**TASKS:**
a – In the dentist-visit essay, what held the writer in the dentist chair?
b – Summarize the dentist-visit essay in two sentences.
c – Continue the dentist-visit essay from its last sentence.

**PAGE TEXT:**
+ + + + + + +
A girl has lots of time to think when strapped into a dentist chair for two hours. OK. I wasn’t exactly strapped in. I was clipped in by a drool bib (not to be confused with “drill bit”).
Either way, I recently had the pleasure of being that girl. Pleasure is a stretch, I know.
I’ve yet to meet anyone who takes joy in reclining in a dentist chair. Not my dentist’s fault. He is a longtime friend who is good at what he does.
He helps his patients feel as comfortable as possible, and he is multilingual. He is, really.
Why else would he talk with me and ask all kinds of questions as I lay there, mouth numb and open wide, with four sets of fingers probing my teeth with tools?
Dentist: “Are you feeling anything right now around that tooth?”
Me: “Ummph whomp bblahh maaa theeee.”
Dentist: “That’s good. Just let me know if you get uncomfortable.”
Later, my dentist: “What’s Gary been up to?”
Me: “Blaaaa waaahhhhh shaaa ma thaaaa.”
Dentist: “Oh man, I want to try that. We really need to give him a call.”
Think about it. No two dental patients—mouths full of gloved-up fingers, gauze, and dental instruments—speak the same dialect. Yet, our dentists interpret what we’re saying.
+ + + + + + +
**INFORMATION SHOWN:**
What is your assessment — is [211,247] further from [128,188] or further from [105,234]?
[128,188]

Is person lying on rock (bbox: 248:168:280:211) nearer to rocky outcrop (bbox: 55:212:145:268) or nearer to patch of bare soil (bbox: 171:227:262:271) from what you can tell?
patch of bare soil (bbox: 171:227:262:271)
+ + + + + + +
**PER-TASK ANSWERS:**
a – A drool bib.

b – The writer spent two hours in the chair of a dentist who is a longtime friend, and he kept asking questions while the writer's mouth was numb and full of fingers and tools. He responded to the writer's garbled replies as if he understood them, which leads the writer to note that no two dental patients speak the same dialect, yet dentists interpret what they are saying.

c –
Watch out, Rosetta Stone. Mine could give you a lesson in languages.
My lone complaint is that my dentist has not heeded my years-long request to put something—anything—interesting on the ceiling for his poor victims to gaze upon as they lay powerless with mouths gaping open.
Pointing to the tiles above my head, I reminded him: “Brummph araghh ccccllllllll mmnnnnn.”
“You know, I thought about installing a TV above each chair, but I’m afraid that a TV in every room would create too much distraction for my assistants,” he said.
OK. I get that.
I’d be happy with a rolling screen to read the latest entertainment, sports or political news, but the rolling aspect may not be a welcome addition for patients who are susceptible to vertigo.
It might also be wise to block anything political. An alarming news flash might hit an emotional nerve and cause a physical response.
A patient who bolts from the dentist’s chair without warning would not fare well for the dentist, the assistant, the patient, or the poor teeth that are under construction.
“Baaahhhh wahhh sibbbur roooough,” I said.
“The truth is,” said my dentist, “you are the only person who has mentioned adding anything in a long time. Now that everyone has a cell phone, no one says a word anymore about TVs in the ceiling.”
Patients are so engrossed in their phones that dental assistants have a difficult time clicking them into their drool bibs. That’s my guess.
The mention of cell phones got my mind to thinking, and as I mentioned, I had plenty of time to ponder friends, family, and the state of the world. I considered rummaging for my phone, clicking on its camera, and reversing the screen—selfie-style.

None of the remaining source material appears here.